Qiu Zhijun, Zhou Bo, Yuan Jiangfeng
College of Food and Bioengineering, Henan University of Science and Technology, 263 Kai-Yuan Road, Luoyang, 471023, China.
College of Food and Bioengineering, Henan University of Science and Technology, 263 Kai-Yuan Road, Luoyang, 471023, China.
J Theor Biol. 2017 Nov 21;433:57-63. doi: 10.1016/j.jtbi.2017.08.026. Epub 2017 Sep 1.
Protein-protein interaction site (PPIS) prediction must deal with the diversity of interaction sites that limits their prediction accuracy. Use of proteins with unknown or unidentified interactions can also lead to missing interfaces. Such data errors are often brought into the training dataset. In response to these two problems, we used the minimum covariance determinant (MCD) method to refine the training data to build a predictor with better performance, utilizing its ability of removing outliers. In order to predict test data in practice, a method based on Mahalanobis distance was devised to select proper test data as input for the predictor. With leave-one-validation and independent test, after the Mahalanobis distance screening, our method achieved higher performance according to Matthews correlation coefficient (MCC), although only a part of test data could be predicted. These results indicate that data refinement is an efficient approach to improve protein-protein interaction site prediction. By further optimizing our method, it is hopeful to develop predictors of better performance and wide range of application.

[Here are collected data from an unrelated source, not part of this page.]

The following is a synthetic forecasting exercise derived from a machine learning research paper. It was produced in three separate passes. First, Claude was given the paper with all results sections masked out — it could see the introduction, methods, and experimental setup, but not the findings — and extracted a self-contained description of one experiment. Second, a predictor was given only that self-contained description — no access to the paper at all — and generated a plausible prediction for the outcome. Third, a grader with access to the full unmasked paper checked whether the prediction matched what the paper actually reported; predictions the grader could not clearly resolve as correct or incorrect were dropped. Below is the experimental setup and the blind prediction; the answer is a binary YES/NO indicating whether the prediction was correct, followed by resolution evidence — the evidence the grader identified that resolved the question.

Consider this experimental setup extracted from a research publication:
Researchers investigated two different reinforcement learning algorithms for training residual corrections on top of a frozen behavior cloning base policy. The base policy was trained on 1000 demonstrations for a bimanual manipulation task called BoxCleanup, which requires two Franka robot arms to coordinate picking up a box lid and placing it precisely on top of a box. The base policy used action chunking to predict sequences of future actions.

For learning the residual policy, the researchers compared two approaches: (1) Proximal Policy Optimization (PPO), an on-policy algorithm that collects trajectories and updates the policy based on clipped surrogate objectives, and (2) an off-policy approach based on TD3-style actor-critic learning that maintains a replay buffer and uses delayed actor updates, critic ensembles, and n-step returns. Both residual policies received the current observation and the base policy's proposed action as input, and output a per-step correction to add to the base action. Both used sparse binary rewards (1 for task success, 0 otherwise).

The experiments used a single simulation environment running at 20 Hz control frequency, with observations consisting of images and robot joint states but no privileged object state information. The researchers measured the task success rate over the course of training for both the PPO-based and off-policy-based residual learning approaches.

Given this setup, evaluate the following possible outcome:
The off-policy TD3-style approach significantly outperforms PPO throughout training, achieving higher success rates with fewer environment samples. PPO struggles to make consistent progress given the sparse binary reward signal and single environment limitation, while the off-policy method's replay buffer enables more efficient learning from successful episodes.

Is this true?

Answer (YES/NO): YES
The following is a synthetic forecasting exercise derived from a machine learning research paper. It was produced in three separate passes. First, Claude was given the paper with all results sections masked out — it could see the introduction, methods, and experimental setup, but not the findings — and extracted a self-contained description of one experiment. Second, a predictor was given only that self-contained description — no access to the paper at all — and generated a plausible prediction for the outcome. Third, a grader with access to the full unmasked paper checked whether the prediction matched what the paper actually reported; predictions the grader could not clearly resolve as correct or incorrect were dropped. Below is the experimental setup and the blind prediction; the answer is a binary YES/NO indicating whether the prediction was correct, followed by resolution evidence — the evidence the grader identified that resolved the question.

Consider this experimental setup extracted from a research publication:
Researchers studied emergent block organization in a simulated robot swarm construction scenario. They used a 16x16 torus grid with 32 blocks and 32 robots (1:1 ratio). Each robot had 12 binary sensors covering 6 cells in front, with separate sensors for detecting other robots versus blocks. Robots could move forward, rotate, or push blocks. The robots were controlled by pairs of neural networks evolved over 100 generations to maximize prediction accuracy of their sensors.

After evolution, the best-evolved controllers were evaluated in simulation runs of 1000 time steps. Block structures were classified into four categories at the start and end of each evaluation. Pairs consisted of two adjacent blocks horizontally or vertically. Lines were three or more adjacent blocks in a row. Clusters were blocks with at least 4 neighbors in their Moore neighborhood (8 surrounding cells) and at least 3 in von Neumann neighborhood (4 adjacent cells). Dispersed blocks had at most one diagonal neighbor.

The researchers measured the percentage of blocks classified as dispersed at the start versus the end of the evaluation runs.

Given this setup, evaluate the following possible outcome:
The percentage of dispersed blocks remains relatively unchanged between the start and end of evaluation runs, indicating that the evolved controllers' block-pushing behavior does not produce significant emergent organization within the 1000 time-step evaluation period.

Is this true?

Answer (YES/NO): NO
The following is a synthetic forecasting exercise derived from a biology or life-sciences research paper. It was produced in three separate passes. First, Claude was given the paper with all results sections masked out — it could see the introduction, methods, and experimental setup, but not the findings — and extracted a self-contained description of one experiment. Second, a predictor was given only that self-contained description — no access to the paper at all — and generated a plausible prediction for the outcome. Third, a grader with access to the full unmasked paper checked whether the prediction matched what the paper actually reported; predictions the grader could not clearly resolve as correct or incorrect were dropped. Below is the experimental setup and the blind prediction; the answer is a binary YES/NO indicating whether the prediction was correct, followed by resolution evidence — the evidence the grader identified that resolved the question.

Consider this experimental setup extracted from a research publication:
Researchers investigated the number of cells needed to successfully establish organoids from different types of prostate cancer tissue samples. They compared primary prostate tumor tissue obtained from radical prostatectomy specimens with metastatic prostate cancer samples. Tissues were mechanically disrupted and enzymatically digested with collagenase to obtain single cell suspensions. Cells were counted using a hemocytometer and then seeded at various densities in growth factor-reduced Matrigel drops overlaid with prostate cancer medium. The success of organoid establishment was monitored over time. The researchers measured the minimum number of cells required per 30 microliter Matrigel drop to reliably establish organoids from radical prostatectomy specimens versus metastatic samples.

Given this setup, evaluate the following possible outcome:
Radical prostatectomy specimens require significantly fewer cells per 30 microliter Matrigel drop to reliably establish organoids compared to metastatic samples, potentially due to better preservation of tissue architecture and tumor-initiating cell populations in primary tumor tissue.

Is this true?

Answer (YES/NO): NO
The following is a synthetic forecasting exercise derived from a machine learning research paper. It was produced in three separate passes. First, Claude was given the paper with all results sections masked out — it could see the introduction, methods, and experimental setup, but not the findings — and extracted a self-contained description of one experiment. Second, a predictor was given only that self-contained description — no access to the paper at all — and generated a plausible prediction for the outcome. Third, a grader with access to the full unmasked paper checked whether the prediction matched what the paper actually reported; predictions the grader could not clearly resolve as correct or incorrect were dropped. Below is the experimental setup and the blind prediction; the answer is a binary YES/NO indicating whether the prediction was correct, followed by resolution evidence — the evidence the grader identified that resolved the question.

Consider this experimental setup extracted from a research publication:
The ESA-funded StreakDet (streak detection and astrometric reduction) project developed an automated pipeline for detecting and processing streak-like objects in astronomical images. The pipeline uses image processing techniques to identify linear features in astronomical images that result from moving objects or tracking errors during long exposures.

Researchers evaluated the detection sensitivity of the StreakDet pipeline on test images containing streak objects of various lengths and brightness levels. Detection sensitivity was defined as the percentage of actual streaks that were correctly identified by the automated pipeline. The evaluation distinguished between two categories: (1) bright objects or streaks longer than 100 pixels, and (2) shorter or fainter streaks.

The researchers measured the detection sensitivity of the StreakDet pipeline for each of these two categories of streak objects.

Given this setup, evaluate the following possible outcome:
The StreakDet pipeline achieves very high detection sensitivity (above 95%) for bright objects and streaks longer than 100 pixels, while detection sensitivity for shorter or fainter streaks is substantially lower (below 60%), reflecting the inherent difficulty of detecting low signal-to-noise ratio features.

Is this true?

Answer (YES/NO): NO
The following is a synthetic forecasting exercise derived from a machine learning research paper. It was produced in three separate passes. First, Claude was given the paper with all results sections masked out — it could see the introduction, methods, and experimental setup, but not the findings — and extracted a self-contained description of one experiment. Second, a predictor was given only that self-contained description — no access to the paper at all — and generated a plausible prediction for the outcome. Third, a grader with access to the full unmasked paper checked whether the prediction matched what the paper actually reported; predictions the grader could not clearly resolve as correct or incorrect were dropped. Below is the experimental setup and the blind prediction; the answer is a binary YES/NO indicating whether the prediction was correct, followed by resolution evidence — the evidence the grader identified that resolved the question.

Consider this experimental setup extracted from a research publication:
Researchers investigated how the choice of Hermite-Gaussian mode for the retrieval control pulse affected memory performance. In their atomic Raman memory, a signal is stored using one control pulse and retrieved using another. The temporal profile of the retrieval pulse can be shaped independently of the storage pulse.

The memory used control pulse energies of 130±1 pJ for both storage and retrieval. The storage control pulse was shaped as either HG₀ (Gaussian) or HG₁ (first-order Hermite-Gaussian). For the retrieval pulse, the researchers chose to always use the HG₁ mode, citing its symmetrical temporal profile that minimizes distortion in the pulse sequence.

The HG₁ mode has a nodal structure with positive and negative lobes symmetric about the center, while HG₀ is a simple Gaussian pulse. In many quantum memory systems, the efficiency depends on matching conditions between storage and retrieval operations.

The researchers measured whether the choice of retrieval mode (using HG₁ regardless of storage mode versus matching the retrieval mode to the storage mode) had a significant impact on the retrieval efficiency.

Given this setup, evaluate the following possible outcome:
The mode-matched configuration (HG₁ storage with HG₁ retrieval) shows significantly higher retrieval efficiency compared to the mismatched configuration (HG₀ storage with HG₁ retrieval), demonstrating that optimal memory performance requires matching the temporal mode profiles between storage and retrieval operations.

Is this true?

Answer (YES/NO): NO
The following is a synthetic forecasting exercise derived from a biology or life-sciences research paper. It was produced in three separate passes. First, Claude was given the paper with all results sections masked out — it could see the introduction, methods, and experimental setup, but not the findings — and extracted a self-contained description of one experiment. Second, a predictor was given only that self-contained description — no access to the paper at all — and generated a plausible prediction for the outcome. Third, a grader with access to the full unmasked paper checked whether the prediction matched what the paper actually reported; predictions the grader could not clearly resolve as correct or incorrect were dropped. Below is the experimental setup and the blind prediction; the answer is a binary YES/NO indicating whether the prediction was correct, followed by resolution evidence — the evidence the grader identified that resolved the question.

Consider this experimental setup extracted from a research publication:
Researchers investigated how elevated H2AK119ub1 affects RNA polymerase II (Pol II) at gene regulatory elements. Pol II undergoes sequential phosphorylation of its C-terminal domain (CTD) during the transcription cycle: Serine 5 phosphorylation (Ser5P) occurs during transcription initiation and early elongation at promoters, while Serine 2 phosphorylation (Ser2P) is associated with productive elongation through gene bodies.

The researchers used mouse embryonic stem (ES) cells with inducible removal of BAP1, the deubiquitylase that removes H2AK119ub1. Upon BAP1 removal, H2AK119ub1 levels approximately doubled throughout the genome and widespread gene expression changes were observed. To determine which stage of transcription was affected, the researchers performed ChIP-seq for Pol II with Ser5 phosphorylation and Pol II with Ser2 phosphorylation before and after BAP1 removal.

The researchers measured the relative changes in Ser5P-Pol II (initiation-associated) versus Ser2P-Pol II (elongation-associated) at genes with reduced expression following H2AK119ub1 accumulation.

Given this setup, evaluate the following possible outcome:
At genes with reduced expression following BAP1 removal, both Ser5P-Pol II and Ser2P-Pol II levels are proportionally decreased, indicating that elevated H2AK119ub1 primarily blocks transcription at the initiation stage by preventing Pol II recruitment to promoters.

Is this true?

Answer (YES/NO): NO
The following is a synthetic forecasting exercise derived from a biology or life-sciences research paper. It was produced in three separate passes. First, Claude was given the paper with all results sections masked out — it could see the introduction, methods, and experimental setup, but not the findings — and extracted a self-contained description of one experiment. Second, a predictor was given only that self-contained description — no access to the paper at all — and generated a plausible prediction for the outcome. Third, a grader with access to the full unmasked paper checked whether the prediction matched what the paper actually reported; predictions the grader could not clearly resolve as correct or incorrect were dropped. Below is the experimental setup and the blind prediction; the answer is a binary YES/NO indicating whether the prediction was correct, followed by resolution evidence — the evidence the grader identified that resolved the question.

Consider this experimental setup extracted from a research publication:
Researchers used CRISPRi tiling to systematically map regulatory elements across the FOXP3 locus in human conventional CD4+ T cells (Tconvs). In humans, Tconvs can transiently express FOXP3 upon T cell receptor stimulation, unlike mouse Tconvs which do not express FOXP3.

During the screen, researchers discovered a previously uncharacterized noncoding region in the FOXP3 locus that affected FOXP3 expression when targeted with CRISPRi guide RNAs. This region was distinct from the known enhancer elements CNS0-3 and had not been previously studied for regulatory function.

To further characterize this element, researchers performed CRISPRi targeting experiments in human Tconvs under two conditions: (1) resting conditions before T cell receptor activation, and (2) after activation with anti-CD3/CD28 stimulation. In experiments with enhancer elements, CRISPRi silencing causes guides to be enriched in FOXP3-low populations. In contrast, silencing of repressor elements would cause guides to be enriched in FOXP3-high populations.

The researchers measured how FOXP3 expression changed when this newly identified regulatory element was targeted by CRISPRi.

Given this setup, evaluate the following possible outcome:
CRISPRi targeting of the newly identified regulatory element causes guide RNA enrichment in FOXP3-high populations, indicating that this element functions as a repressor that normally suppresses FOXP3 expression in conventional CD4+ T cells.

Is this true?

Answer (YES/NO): YES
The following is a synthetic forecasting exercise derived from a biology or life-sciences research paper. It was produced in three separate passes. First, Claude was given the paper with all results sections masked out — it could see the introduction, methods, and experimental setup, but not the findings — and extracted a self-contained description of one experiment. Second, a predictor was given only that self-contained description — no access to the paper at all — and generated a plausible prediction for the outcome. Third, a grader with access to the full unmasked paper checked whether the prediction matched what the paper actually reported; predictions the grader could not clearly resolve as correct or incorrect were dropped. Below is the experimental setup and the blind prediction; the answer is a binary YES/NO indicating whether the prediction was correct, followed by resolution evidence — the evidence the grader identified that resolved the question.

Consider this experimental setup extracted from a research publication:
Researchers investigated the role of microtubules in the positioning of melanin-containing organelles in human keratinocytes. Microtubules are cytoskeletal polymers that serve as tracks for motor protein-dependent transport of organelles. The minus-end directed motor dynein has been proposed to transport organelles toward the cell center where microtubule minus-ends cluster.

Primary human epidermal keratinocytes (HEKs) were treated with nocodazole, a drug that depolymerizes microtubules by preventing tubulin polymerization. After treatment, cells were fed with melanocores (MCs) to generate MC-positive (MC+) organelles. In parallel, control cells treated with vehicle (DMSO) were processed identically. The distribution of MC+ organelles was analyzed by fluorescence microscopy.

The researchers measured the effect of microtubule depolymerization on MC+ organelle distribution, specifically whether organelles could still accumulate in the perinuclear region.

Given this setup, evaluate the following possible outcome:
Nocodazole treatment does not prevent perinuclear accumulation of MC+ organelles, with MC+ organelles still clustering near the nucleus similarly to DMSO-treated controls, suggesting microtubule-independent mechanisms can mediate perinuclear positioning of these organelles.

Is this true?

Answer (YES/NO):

蛋白质-蛋白质相互作用位点(PPIS)预测必须应对相互作用位点的多样性,这种多样性限制了其预测准确性。使用具有未知或未识别相互作用的蛋白质也可能导致遗漏界面。此类数据错误经常被带入训练数据集。针对这两个问题,我们使用最小协方差行列式(MCD)方法对训练数据进行细化,以构建性能更好的预测器,利用其去除异常值的能力。为了在实际中预测测试数据,设计了一种基于马氏距离的方法来选择合适的测试数据作为预测器的输入。通过留一法验证和独立测试,经过马氏距离筛选后,尽管只能预测一部分测试数据,但我们的方法根据马修斯相关系数(MCC)取得了更高的性能。这些结果表明,数据细化是提高蛋白质-蛋白质相互作用位点预测的有效方法。通过进一步优化我们的方法,有望开发出性能更好、应用范围更广的预测器。